● **ASSIGNMENT**: Using the listing below, copy exactly the lines from the one containing "Image of joyful" to the one containing "Granaatappel in een", both lines included, and no others.

● **MATERIAL FOR THIS EXERCISE**:
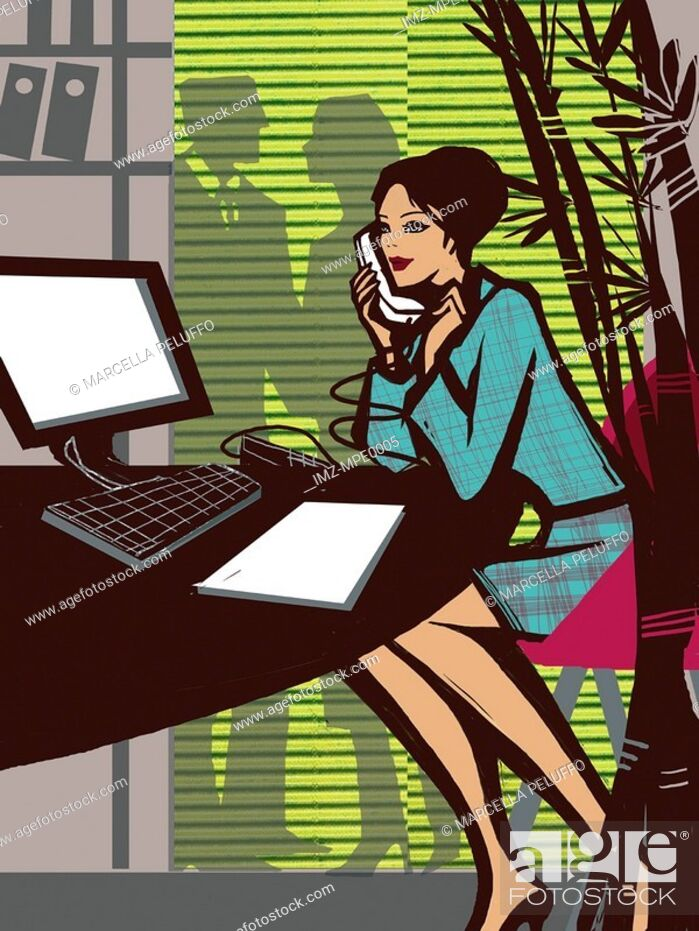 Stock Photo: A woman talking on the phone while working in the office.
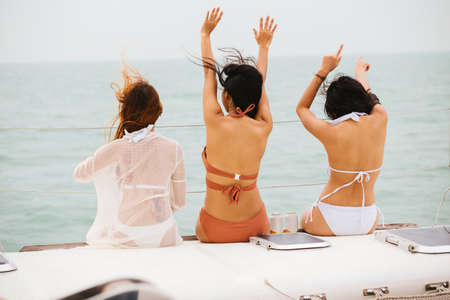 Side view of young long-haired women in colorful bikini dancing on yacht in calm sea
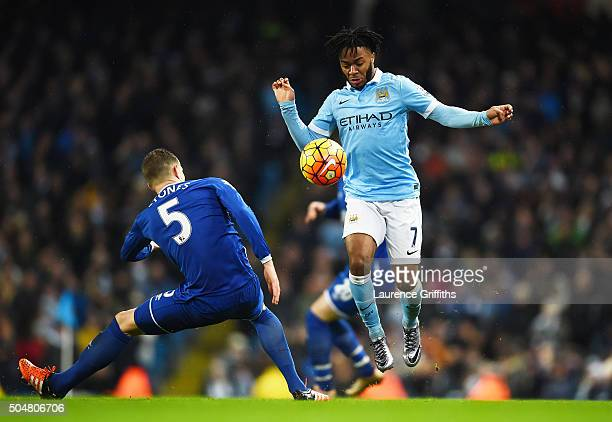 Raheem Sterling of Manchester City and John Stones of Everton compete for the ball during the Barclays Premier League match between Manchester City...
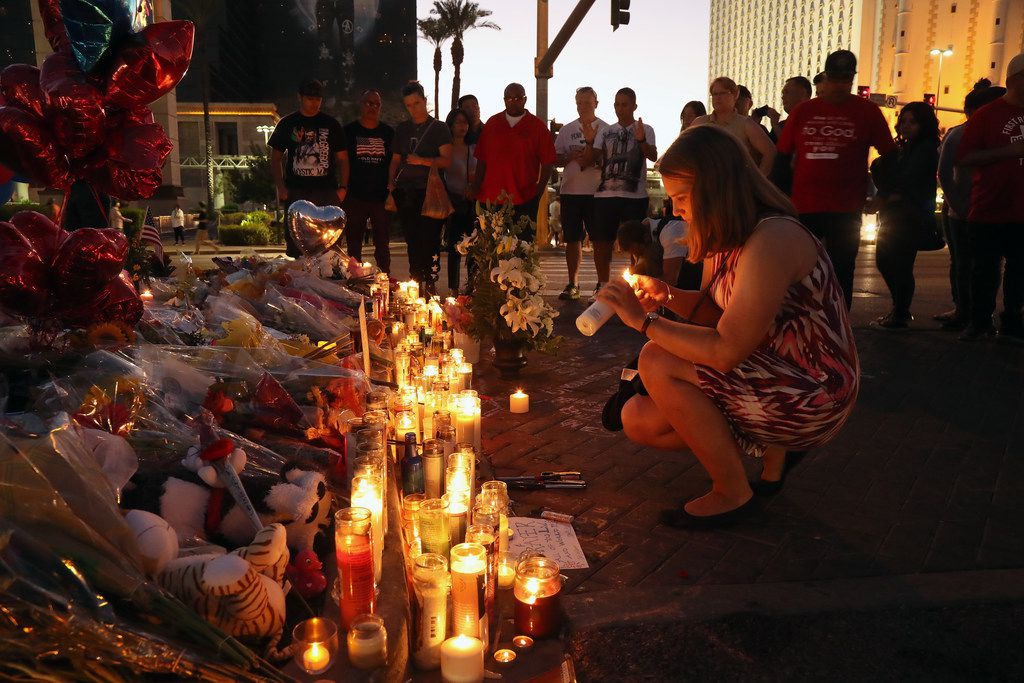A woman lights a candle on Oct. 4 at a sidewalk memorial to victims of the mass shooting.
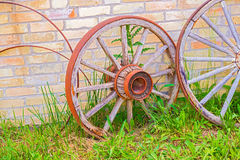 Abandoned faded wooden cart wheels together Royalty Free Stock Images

==

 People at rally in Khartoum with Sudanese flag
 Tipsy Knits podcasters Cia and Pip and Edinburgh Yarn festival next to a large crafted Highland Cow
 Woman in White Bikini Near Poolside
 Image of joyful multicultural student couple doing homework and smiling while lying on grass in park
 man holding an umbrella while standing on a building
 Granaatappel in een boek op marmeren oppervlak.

● **YOUR SOLUTION**:
 Image of joyful multicultural student couple doing homework and smiling while lying on grass in park
 man holding an umbrella while standing on a building
 Granaatappel in een boek op marmeren oppervlak.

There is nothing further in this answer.